- _Problem description_:
Only the lines from the one with "Choosing among" to the end of the data below should be given again, exactly, with both ends included and pictures omitted.

[Start]

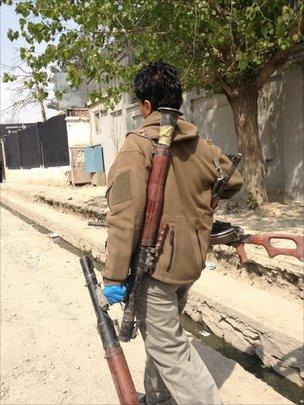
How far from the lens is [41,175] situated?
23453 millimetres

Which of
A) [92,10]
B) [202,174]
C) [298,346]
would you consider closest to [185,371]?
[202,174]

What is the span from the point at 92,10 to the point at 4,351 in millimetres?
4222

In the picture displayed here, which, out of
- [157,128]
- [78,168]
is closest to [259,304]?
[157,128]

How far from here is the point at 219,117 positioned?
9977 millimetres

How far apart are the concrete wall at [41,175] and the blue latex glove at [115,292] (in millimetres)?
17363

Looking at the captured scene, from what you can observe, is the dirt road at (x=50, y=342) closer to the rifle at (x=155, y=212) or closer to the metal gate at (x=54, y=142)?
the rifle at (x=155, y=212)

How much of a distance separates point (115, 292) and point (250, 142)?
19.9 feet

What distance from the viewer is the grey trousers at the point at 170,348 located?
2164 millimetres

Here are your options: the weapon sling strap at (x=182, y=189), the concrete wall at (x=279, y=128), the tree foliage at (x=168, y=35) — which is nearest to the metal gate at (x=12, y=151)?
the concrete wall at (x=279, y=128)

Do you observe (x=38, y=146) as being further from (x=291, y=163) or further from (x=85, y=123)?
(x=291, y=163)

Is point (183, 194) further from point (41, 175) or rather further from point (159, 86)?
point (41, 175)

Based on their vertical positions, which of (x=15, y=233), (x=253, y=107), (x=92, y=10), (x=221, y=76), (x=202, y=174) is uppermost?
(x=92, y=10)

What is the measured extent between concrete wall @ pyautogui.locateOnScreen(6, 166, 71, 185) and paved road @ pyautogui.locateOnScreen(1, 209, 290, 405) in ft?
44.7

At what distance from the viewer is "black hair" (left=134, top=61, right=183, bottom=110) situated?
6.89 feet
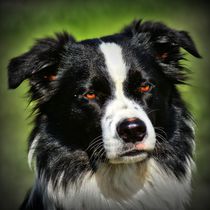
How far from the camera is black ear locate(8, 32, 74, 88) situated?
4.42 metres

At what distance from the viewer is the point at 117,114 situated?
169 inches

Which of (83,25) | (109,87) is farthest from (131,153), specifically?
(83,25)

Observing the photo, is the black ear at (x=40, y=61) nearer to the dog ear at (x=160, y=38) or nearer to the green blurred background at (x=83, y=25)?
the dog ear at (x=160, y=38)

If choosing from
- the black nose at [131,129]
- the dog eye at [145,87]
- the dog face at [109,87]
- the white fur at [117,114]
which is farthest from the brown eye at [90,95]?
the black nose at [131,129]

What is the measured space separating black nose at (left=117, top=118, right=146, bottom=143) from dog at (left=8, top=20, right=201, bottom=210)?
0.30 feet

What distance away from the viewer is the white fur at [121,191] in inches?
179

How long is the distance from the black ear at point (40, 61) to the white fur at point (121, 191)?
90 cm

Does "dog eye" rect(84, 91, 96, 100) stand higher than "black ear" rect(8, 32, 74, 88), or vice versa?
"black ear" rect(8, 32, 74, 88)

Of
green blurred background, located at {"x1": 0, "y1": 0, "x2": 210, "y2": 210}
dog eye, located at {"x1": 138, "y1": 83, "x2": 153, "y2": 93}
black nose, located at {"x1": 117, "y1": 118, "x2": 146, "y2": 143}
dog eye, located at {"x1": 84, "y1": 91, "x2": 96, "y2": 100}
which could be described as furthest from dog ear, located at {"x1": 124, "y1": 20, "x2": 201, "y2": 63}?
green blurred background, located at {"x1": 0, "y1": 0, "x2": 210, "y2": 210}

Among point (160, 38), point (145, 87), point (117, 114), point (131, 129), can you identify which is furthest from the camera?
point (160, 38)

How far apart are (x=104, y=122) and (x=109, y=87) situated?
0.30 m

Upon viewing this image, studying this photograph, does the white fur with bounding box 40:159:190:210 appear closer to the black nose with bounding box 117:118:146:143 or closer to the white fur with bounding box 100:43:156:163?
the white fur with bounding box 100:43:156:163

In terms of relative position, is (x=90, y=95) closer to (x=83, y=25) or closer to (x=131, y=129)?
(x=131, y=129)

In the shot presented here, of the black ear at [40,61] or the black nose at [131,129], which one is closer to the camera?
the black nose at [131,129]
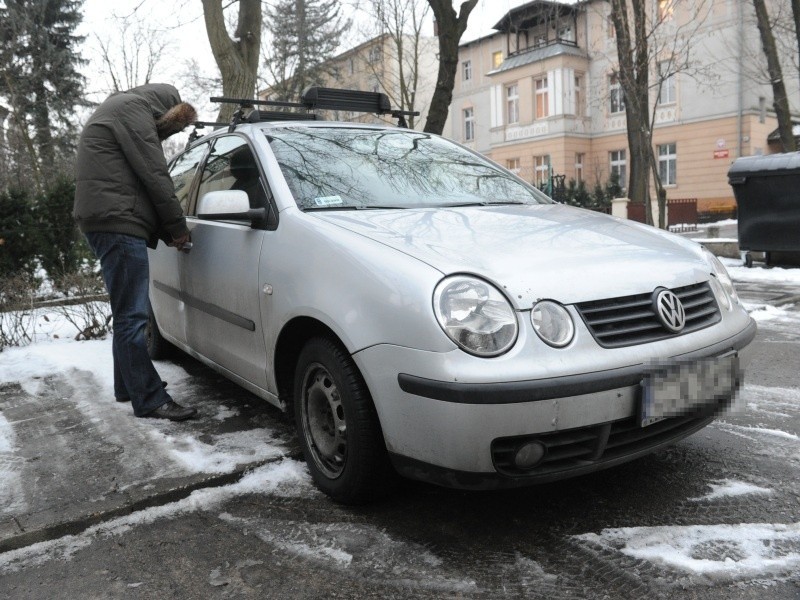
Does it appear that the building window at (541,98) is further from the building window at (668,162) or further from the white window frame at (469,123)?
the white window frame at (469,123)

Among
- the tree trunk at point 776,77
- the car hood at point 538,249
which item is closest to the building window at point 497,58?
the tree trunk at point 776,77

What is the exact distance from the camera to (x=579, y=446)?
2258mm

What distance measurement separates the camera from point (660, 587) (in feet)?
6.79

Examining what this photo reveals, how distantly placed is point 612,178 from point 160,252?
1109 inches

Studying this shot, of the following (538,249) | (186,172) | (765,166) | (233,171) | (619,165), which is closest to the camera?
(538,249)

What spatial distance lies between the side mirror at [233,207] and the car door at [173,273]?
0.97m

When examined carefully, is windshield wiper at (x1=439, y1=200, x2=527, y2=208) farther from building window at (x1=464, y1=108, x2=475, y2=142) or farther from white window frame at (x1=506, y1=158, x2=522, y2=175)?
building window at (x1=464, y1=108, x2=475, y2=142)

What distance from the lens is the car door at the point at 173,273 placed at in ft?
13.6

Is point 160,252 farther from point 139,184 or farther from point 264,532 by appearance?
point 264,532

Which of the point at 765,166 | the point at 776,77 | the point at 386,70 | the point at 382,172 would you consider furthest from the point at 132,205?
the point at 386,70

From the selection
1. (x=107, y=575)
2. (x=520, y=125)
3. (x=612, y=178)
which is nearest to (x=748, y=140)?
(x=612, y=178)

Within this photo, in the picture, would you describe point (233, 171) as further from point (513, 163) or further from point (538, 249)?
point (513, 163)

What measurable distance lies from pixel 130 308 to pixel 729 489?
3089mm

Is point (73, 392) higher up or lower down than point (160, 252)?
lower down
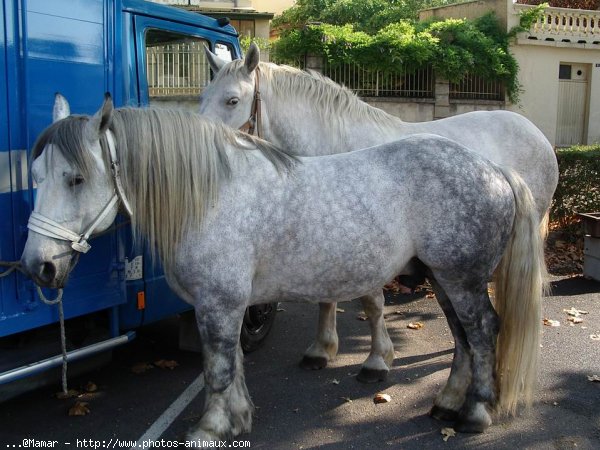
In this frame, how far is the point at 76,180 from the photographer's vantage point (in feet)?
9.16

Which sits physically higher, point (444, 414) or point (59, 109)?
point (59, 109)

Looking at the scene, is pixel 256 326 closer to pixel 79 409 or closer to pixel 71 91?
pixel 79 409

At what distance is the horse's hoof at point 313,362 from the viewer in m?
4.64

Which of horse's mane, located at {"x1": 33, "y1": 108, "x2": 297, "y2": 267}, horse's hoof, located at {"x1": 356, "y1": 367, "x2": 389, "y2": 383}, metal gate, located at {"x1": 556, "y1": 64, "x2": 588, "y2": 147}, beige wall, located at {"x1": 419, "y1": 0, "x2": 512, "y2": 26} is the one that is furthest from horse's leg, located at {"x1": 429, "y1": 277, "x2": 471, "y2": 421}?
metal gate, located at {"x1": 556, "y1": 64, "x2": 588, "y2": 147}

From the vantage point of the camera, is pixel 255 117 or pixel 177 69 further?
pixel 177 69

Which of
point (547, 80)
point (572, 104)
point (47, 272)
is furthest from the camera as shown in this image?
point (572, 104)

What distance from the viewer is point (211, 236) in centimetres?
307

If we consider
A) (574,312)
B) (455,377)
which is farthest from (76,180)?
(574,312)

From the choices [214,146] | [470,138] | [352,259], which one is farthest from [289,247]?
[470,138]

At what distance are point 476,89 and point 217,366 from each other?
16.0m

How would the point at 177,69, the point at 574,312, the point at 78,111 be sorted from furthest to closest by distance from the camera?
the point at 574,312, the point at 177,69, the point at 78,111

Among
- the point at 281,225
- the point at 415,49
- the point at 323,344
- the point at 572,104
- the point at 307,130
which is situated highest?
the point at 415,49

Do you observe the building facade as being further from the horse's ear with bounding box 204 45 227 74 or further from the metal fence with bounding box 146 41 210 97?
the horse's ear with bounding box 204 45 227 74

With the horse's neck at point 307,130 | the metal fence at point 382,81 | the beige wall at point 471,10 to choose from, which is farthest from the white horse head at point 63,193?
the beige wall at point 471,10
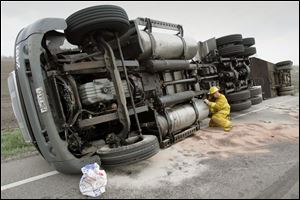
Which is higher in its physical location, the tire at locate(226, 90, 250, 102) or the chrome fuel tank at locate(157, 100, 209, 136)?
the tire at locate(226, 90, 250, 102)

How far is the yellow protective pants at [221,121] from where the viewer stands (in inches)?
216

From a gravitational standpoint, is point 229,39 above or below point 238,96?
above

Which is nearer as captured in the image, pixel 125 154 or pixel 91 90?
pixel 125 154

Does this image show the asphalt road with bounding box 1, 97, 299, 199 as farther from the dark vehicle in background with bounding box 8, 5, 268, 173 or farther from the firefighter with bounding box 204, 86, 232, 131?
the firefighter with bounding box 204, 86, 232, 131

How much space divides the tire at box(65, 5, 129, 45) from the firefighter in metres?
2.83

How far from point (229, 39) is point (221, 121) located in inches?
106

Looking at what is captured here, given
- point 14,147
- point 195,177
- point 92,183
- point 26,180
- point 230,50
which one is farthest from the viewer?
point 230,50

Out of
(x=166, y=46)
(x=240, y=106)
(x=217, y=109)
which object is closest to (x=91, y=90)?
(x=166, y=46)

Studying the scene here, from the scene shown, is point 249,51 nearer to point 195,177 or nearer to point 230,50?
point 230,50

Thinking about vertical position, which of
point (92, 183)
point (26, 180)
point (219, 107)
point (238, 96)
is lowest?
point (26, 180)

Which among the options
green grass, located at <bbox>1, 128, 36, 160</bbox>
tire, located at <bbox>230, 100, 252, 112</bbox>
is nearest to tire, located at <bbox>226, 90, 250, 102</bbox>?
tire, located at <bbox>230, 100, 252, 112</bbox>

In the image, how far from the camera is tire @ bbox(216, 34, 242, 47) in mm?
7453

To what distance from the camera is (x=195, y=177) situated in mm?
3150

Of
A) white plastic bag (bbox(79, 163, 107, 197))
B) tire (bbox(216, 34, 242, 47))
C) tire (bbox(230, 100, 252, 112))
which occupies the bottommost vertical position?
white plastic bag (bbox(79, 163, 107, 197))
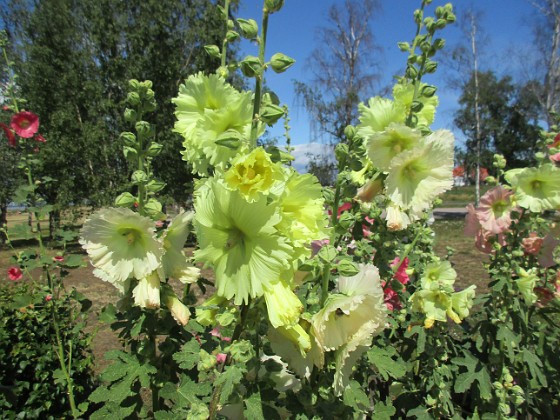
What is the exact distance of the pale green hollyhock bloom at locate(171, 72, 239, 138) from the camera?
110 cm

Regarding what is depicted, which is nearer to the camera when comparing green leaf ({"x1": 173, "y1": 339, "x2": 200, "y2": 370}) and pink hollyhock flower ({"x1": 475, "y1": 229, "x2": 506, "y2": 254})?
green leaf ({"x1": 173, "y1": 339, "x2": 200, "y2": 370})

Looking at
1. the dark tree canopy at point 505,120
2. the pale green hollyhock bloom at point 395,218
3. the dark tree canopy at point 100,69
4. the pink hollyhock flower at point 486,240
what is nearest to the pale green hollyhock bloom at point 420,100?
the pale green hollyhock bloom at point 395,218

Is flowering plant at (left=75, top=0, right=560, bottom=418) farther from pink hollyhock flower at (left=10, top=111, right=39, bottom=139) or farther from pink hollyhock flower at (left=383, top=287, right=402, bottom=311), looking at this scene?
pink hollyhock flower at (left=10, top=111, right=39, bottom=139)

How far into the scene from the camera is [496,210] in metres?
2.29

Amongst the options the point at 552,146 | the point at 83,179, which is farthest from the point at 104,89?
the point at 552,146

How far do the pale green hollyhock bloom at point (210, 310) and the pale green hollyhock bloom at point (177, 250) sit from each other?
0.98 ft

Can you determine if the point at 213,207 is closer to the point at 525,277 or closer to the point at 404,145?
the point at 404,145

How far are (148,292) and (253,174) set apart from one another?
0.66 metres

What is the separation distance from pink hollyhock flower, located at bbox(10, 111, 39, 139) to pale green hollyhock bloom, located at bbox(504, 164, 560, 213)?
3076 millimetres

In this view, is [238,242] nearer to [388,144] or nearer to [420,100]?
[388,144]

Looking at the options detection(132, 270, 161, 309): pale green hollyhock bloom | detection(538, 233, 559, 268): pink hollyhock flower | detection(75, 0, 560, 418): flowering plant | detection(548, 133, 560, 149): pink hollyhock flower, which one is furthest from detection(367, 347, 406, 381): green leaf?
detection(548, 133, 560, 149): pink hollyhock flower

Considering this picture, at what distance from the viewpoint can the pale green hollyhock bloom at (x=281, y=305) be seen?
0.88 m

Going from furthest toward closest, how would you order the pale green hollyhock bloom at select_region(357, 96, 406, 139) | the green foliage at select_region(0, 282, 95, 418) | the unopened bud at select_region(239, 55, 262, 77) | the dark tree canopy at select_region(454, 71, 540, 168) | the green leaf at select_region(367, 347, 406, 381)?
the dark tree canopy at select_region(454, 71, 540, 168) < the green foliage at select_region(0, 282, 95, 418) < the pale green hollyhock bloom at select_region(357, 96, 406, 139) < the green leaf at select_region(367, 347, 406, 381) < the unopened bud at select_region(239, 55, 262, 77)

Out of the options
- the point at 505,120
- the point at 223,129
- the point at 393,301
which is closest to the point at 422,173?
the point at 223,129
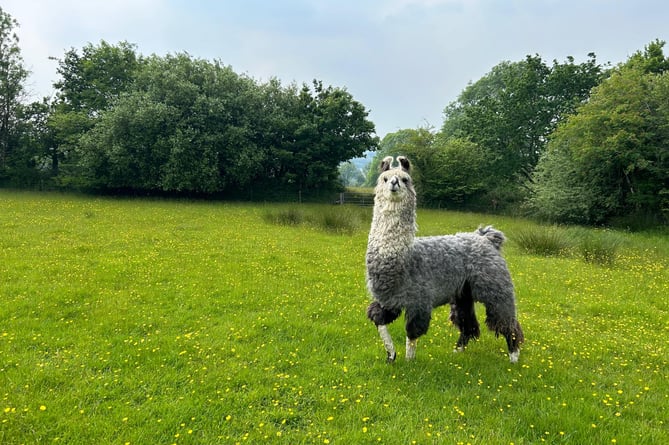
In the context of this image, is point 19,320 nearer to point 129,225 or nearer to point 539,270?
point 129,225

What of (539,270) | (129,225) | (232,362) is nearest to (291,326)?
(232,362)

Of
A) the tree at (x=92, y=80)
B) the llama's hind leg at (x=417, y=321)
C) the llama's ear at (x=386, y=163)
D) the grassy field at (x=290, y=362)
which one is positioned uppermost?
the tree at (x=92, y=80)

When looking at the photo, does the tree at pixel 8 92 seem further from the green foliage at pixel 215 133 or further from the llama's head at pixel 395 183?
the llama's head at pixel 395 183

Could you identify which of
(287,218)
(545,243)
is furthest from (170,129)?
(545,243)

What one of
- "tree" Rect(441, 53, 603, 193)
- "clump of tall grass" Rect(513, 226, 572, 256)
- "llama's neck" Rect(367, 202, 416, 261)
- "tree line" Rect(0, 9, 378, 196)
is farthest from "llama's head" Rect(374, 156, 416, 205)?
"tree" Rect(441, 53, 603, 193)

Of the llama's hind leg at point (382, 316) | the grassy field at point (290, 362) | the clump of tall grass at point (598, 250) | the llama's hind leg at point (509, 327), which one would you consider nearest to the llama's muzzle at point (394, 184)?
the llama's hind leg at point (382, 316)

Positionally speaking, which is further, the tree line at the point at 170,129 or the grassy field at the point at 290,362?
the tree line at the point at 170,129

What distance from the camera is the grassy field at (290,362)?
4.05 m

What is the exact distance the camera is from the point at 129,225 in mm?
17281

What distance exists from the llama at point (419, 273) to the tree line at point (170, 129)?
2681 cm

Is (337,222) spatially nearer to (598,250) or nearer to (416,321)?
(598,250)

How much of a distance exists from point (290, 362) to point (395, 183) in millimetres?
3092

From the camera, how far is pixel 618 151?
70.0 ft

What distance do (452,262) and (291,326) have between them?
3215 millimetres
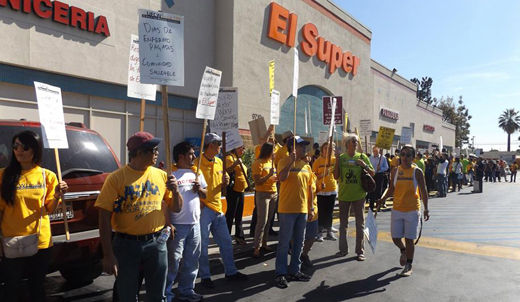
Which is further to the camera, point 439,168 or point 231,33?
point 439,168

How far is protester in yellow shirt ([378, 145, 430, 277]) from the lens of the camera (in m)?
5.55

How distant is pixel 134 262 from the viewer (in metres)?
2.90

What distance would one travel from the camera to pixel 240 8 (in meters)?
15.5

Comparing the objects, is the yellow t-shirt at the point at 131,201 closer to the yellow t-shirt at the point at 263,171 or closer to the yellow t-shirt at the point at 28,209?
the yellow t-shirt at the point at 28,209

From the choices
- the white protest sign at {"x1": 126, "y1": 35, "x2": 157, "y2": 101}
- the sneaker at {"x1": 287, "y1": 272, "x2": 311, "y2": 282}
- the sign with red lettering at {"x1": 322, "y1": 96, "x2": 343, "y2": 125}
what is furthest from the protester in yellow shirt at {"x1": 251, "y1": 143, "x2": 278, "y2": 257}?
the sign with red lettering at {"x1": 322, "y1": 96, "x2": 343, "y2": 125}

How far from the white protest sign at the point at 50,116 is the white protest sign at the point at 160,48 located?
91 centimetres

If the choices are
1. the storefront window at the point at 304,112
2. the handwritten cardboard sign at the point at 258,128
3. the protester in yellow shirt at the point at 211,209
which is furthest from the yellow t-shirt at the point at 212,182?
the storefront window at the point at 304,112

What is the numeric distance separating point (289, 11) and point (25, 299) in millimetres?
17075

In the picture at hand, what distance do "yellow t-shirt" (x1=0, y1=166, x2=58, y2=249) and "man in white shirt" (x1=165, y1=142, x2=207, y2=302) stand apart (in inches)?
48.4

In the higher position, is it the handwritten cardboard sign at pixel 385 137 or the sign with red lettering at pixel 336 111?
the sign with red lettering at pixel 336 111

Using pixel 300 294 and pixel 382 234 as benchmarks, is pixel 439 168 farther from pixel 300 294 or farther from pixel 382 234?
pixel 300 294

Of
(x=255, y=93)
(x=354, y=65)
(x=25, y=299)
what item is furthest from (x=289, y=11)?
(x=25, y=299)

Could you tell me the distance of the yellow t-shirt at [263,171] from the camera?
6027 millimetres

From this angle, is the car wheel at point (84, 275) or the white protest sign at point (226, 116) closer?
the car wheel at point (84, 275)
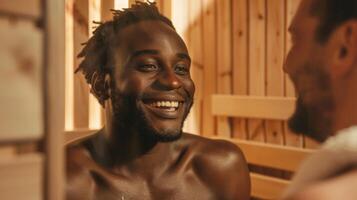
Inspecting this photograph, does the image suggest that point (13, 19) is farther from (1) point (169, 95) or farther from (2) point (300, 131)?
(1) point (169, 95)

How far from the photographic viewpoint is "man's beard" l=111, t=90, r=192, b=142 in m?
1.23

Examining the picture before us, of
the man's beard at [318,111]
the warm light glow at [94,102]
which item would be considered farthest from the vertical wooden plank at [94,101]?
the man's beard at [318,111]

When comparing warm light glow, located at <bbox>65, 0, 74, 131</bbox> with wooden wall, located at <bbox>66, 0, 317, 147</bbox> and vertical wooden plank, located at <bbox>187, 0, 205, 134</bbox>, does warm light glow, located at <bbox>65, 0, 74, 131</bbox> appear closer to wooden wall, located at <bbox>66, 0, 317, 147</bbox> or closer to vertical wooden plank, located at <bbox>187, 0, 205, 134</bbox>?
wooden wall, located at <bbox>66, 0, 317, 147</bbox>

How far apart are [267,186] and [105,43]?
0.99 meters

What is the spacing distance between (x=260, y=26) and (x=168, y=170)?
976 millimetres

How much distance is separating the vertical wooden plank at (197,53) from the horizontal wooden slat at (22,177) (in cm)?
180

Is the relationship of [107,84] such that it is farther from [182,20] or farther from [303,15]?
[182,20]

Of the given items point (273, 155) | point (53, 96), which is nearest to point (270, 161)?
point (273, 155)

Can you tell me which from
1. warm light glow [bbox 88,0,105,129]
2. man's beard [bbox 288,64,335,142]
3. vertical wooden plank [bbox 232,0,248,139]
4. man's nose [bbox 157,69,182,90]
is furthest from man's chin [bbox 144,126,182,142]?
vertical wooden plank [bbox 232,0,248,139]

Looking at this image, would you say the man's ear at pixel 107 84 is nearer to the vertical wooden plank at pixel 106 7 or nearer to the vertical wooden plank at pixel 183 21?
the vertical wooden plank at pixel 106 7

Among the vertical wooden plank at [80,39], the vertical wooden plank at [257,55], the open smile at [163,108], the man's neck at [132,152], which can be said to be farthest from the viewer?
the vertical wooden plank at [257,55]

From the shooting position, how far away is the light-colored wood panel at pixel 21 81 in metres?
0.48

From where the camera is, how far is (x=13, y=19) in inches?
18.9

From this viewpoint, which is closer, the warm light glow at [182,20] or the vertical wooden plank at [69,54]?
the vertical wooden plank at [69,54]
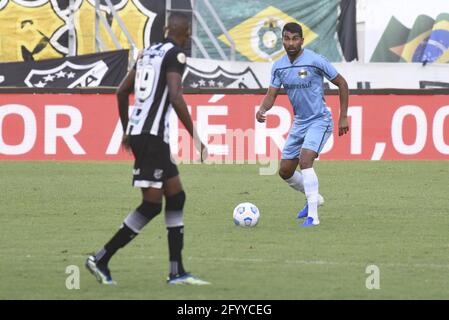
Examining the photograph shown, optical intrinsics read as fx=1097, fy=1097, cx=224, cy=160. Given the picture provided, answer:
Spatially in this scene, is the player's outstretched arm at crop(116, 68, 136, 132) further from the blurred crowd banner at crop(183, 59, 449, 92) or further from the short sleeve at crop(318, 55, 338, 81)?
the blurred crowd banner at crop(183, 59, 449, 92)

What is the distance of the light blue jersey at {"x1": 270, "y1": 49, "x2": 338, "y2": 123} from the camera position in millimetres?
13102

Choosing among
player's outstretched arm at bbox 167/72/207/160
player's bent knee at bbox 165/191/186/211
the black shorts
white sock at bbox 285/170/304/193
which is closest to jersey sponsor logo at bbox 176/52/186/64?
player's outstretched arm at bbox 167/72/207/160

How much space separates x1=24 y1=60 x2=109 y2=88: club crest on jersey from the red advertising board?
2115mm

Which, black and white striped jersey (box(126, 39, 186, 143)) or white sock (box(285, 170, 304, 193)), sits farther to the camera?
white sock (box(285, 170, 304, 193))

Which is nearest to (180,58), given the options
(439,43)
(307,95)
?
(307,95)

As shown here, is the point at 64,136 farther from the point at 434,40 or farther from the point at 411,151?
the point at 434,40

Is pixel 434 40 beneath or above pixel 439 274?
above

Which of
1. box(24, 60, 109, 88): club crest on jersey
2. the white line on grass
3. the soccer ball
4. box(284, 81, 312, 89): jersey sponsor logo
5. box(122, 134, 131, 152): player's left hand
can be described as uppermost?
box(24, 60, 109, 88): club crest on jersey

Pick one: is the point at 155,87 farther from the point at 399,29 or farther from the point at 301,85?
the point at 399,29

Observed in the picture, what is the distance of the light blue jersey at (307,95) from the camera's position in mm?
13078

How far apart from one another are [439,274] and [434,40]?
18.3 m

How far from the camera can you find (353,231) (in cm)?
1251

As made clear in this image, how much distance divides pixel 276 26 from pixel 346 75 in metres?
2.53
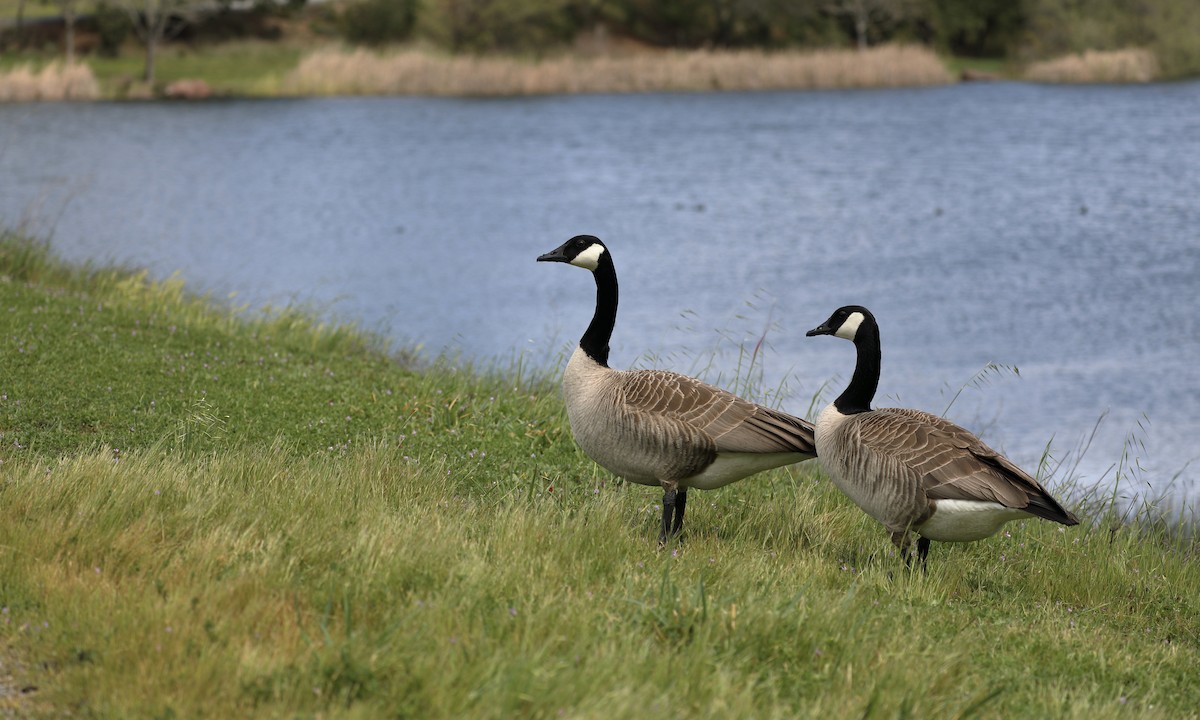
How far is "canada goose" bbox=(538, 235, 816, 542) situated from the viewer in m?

[End]

- _Response to this task_:
Choosing among
player's outstretched arm at bbox 167/72/207/160
player's bent knee at bbox 165/191/186/211
the black shorts
white sock at bbox 285/170/304/193
which is closest to jersey sponsor logo at bbox 176/52/186/64?
player's outstretched arm at bbox 167/72/207/160

How much space separates x1=24 y1=60 x2=109 y2=88: club crest on jersey from the red advertising board?
2115mm

Which, black and white striped jersey (box(126, 39, 186, 143)) or white sock (box(285, 170, 304, 193)), sits farther to the camera?
white sock (box(285, 170, 304, 193))

Which is nearest to (180,58), given the options
(439,43)
(307,95)
?
(307,95)

As shown here, is the point at 64,136 farther from the point at 434,40 or farther from the point at 411,151?
the point at 434,40

Is pixel 434 40 beneath or above pixel 439 274?
above

Which of
1. box(24, 60, 109, 88): club crest on jersey
2. the white line on grass
3. the soccer ball
4. box(284, 81, 312, 89): jersey sponsor logo
5. box(122, 134, 131, 152): player's left hand
can be described as uppermost?
box(24, 60, 109, 88): club crest on jersey

Pick one: is the point at 155,87 farther from the point at 399,29 or farther from the point at 301,85?
the point at 399,29

Observed in the picture, what is the distance of the light blue jersey at (307,95) from the camera's position in mm?
13078

How far apart from one another are [439,274] and [434,40]?
18.3 m

How far from the camera can you find (353,231) (in cm)?
1251

As made clear in this image, how much distance divides pixel 276 26 from pixel 346 75 in metres?
2.53
How far is "canada goose" bbox=(538, 235, 816, 542) situated from the viewer in m?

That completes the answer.